• _PROVIDED PASSAGE_
□ □ □ □ □

# 2 hour drive, $60 paid, $12 in tolls and about $25 in gas.  2 Stingrays!



## Crazy8 (Mar 25, 2014)

Yup, someone had a yard sale on a Tuesday!  Emailed him last night and he held them for me until he got there.  Had no idea what I was getting, I just knew they were from the 60's and what color they were.  Needs tires and tubes, and a good cleaning, but in really good shape!  

The green one is a '68 Stingray Deluxe with the Bendix 2 speed overdrive kickback hub.
The white one is a repaint (original green) Fastback and I can't make out the serial number to figure out the year.

Also picked up a Nicetown Tricycle and a Persons springer seat.


----------



## bricycle (Mar 25, 2014)

Nice score!!!!


----------



## jkent (Mar 25, 2014)

WOW what a score! I like the white bike!!
Still under $100 for all of that was a heck of a deal.
JKent


----------



## Crazy8 (Mar 25, 2014)

The white is nice, however, chips in the paint are showing the original green color, which is good!  Because I'll be removing all the parts, and buying some paint thinner!

Just took the crank off the white one and it has a born on date of 2/68, so both bikes are '68s.


----------



## Talewinds (Mar 25, 2014)

I'm not even into Stingrays but I'd be over the moon to make that score also!


----------



## Crazy8 (Mar 25, 2014)

□ □ □ □ □

• _INFORMATION PROVIDED_
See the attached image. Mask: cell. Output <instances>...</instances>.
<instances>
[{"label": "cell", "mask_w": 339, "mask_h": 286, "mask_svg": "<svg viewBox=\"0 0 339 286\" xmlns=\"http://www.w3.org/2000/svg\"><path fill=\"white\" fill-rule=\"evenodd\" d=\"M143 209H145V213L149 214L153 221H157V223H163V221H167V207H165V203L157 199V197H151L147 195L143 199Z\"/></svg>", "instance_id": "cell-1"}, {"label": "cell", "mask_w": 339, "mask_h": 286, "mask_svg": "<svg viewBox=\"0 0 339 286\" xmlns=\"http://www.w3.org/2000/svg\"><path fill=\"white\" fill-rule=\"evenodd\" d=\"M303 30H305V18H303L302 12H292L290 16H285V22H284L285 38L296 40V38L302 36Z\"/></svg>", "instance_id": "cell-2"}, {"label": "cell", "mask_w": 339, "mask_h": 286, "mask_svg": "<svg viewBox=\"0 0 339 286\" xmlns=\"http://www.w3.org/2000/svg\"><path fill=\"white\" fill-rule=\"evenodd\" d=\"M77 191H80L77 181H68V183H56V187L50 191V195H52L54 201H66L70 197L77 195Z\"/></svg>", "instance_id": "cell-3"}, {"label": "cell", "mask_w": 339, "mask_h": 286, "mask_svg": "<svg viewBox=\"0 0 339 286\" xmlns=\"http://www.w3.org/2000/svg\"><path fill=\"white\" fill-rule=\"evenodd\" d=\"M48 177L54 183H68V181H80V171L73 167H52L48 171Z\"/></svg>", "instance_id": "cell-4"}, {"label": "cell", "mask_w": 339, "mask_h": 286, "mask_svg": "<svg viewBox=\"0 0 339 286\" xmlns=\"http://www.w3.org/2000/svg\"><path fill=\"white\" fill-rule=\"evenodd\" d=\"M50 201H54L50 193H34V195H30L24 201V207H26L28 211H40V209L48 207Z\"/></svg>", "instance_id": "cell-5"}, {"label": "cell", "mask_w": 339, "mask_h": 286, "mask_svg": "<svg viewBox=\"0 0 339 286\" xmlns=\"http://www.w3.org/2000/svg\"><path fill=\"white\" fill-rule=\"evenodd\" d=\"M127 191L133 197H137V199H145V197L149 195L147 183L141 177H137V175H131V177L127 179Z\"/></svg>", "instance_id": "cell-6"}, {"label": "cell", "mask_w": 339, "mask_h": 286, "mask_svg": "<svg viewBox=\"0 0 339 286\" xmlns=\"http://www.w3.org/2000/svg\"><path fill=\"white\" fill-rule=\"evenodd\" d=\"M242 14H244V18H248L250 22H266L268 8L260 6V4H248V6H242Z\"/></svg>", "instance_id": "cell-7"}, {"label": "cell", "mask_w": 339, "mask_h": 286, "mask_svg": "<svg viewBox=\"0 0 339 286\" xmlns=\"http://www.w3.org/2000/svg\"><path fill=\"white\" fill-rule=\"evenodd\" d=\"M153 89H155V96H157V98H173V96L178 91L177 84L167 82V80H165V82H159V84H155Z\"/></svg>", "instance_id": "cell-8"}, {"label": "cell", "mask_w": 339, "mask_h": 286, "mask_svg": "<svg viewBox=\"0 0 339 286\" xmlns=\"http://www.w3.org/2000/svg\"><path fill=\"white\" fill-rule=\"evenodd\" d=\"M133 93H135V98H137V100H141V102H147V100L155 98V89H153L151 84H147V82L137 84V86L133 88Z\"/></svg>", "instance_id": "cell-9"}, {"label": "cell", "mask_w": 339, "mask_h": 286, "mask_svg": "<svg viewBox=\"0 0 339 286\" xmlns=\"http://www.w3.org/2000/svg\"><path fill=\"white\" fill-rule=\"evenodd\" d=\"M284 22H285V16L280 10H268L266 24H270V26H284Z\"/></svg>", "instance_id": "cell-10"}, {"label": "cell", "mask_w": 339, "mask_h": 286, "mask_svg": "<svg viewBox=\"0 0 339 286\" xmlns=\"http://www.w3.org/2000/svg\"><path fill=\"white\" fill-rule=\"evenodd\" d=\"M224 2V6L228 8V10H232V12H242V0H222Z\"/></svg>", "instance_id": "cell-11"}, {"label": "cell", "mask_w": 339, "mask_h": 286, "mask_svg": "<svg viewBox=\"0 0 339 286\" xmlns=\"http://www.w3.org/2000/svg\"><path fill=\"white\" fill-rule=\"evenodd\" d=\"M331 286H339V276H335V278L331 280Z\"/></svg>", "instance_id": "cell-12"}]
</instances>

□ □ □ □ □

• _STATED GOAL_
Reproduce the thread about the two Stingray bikes from "# 2 hour drive, $60" up to and including "Persons springer seat.", swapping "yard sale" for "garage sale".

• _RESULT_
# 2 hour drive, $60 paid, $12 in tolls and about $25 in gas.  2 Stingrays!



## Crazy8 (Mar 25, 2014)

Yup, someone had a garage sale on a Tuesday!  Emailed him last night and he held them for me until he got there.  Had no idea what I was getting, I just knew they were from the 60's and what color they were.  Needs tires and tubes, and a good cleaning, but in really good shape!  

The green one is a '68 Stingray Deluxe with the Bendix 2 speed overdrive kickback hub.
The white one is a repaint (original green) Fastback and I can't make out the serial number to figure out the year.

Also picked up a Nicetown Tricycle and a Persons springer seat.